His whisper broke in the hollow silence.

"…What have I done?"

He didn't know how long he knelt beside her.

His hands were still on her shoulders. One of them shaking. The other one numb. His breath came in ragged gasps. The kind that didn't reach the lungs. That just rattled inside his throat like broken machinery.

The Box had gone quiet again.

Not out of mercy.

Just satisfaction.

He looked at her face one last time. Not as a warrior. Not as a rival. Just as someone who'd stood beside him. Just as Naya.

"I didn't mean to," he whispered. "I didn't mean to…"

He couldn't even finish the sentence.

Then—something shifted.

A soft chime rang through the chamber.

It wasn't cheerful.

It never was.

The air shimmered above him. A familiar glow spread out like mist across the floor. Cold. Sterile.

[Auto-Recovery Activated]

The pulse hit his chest first—cool and sharp, like ice melting through his sternum. Then it rolled through his limbs. Pain dulled. Cuts closed. Skin sealed. Even the scorched nerves numbed out.

His breath steadied.

His wounds faded.

Vitality: 100%

HP: 100%

Sanity: 67%

Status: Stabilized. Reward Tier: Standard.

But none of that helped.

Naya didn't get healed.

The Box didn't rewind what he'd done. It had no use for mercy. Only metrics.

Another hiss echoed through the chamber.

Behind the pedestal, a seam opened in the wall.

A new door.

Its frame shimmered—not sterile blue like before, but red. Dull, angry.
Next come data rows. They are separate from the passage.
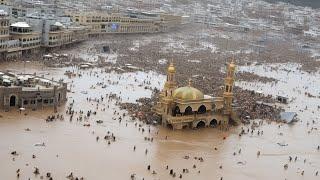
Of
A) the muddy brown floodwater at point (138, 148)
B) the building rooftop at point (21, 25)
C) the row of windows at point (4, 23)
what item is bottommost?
the muddy brown floodwater at point (138, 148)

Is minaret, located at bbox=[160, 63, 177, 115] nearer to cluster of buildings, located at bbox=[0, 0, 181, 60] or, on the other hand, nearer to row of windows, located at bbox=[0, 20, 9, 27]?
cluster of buildings, located at bbox=[0, 0, 181, 60]

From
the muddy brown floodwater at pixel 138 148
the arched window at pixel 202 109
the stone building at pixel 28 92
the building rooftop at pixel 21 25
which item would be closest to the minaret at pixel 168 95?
the muddy brown floodwater at pixel 138 148

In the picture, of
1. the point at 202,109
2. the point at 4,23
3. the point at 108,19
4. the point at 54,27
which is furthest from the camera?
the point at 108,19

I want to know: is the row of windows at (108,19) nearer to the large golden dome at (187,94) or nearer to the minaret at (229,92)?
the minaret at (229,92)

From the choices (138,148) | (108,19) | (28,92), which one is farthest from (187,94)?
(108,19)

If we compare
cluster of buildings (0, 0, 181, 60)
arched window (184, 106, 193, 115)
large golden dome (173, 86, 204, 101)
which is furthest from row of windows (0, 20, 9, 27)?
arched window (184, 106, 193, 115)

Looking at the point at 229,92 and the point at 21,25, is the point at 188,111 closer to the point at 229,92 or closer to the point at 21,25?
the point at 229,92

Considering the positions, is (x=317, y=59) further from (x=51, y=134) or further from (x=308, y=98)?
(x=51, y=134)

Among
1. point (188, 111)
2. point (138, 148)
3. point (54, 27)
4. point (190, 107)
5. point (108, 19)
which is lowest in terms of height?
point (138, 148)
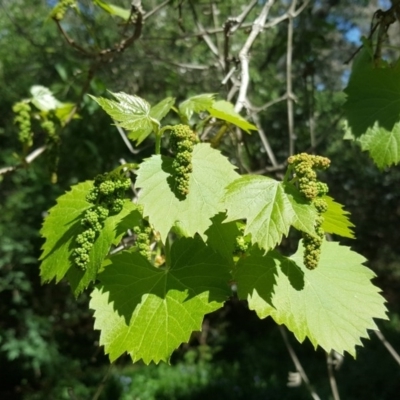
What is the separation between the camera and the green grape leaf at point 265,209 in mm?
874

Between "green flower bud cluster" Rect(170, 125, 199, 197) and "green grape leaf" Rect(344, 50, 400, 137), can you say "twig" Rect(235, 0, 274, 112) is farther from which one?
"green flower bud cluster" Rect(170, 125, 199, 197)

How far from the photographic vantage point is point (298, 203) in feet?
2.90

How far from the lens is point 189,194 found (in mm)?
933

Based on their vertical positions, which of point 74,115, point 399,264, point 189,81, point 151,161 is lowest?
point 399,264

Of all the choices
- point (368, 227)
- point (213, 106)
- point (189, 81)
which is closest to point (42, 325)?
point (189, 81)

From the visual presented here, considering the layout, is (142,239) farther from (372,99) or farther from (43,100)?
(43,100)

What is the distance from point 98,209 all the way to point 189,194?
0.17m

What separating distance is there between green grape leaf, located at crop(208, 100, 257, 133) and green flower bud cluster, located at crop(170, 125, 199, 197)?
1.07ft

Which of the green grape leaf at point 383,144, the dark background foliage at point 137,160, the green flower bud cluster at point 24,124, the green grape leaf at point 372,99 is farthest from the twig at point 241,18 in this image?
the dark background foliage at point 137,160

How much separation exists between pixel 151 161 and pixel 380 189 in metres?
6.32

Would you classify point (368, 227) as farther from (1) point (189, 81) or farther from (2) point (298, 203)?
(2) point (298, 203)

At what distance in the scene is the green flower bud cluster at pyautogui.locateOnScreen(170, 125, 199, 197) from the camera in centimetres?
91

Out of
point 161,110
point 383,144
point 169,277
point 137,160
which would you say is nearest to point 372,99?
point 383,144

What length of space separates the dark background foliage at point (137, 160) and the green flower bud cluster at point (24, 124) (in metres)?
1.67
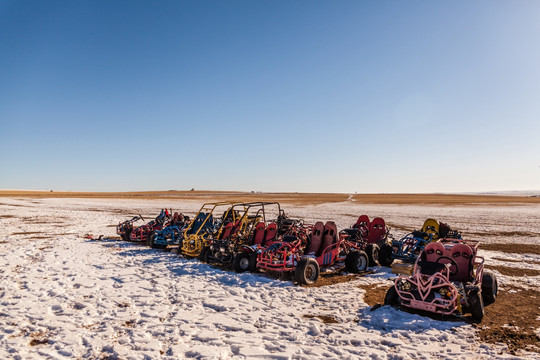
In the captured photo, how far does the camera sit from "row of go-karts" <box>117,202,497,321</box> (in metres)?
6.57

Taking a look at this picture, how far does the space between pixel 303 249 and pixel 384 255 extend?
3.15m

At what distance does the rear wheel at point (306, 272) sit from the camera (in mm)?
8789

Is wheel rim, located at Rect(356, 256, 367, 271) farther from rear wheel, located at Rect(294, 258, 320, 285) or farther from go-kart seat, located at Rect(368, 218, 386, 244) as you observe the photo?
go-kart seat, located at Rect(368, 218, 386, 244)

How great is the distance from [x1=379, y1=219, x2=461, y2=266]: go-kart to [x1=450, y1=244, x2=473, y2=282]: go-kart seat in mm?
3702

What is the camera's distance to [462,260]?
310 inches

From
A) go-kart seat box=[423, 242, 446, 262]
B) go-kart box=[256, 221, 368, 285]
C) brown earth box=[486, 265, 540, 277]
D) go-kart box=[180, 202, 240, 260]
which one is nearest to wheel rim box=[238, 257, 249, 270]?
go-kart box=[256, 221, 368, 285]

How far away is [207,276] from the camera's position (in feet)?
31.8

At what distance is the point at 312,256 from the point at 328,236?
0.88 metres

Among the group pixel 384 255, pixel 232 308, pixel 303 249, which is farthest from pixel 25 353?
pixel 384 255

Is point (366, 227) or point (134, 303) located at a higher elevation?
point (366, 227)

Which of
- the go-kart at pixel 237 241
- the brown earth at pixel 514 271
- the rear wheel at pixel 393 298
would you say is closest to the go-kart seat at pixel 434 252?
the rear wheel at pixel 393 298

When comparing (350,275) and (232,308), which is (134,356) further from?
(350,275)

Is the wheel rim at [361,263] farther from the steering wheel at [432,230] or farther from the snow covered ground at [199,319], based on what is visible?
the steering wheel at [432,230]

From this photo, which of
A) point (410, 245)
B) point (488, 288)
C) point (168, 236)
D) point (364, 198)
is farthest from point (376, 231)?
point (364, 198)
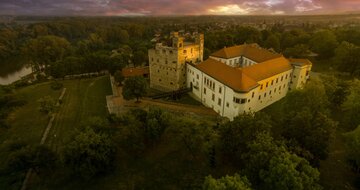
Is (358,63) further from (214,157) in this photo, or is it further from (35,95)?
(35,95)

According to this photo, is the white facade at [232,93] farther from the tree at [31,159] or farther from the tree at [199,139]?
the tree at [31,159]

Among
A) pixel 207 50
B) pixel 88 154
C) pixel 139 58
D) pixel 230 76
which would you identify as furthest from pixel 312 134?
pixel 139 58

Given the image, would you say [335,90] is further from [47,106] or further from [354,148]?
[47,106]

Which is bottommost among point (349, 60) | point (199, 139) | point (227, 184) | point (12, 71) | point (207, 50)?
point (12, 71)

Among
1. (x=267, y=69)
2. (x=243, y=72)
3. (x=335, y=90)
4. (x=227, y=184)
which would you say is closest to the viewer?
(x=227, y=184)

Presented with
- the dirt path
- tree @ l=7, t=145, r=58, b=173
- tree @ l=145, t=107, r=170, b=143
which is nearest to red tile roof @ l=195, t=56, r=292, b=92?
the dirt path

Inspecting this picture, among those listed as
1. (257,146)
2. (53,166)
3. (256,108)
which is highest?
(257,146)

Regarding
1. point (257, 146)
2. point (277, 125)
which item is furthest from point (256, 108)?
point (257, 146)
Pulsing faintly in time with his heart.

Welcoming him forward.

Mason stared at it.

The way it stood there—open, waiting, indifferent—made something in him break.

He rose slowly.

Every step felt mechanical.

He walked past Ilun's body. Past Naya. Past the wire-slashed walls and the blood still drying on his hands.

No voice congratulated him.

No reward screens.

Just that one last system prompt:

[Passage Cleared]

He stood at the threshold.

Didn't move.

His hand brushed the edge of the doorway.

And for a moment—just a breath—he thought he heard her voice.

"Together?"

He flinched.

Looked back.

She was still dead.

Still broken.

No miracle.

Just memory.

Just guilt.

He stepped through the door.

The metal closed behind him with a final clang.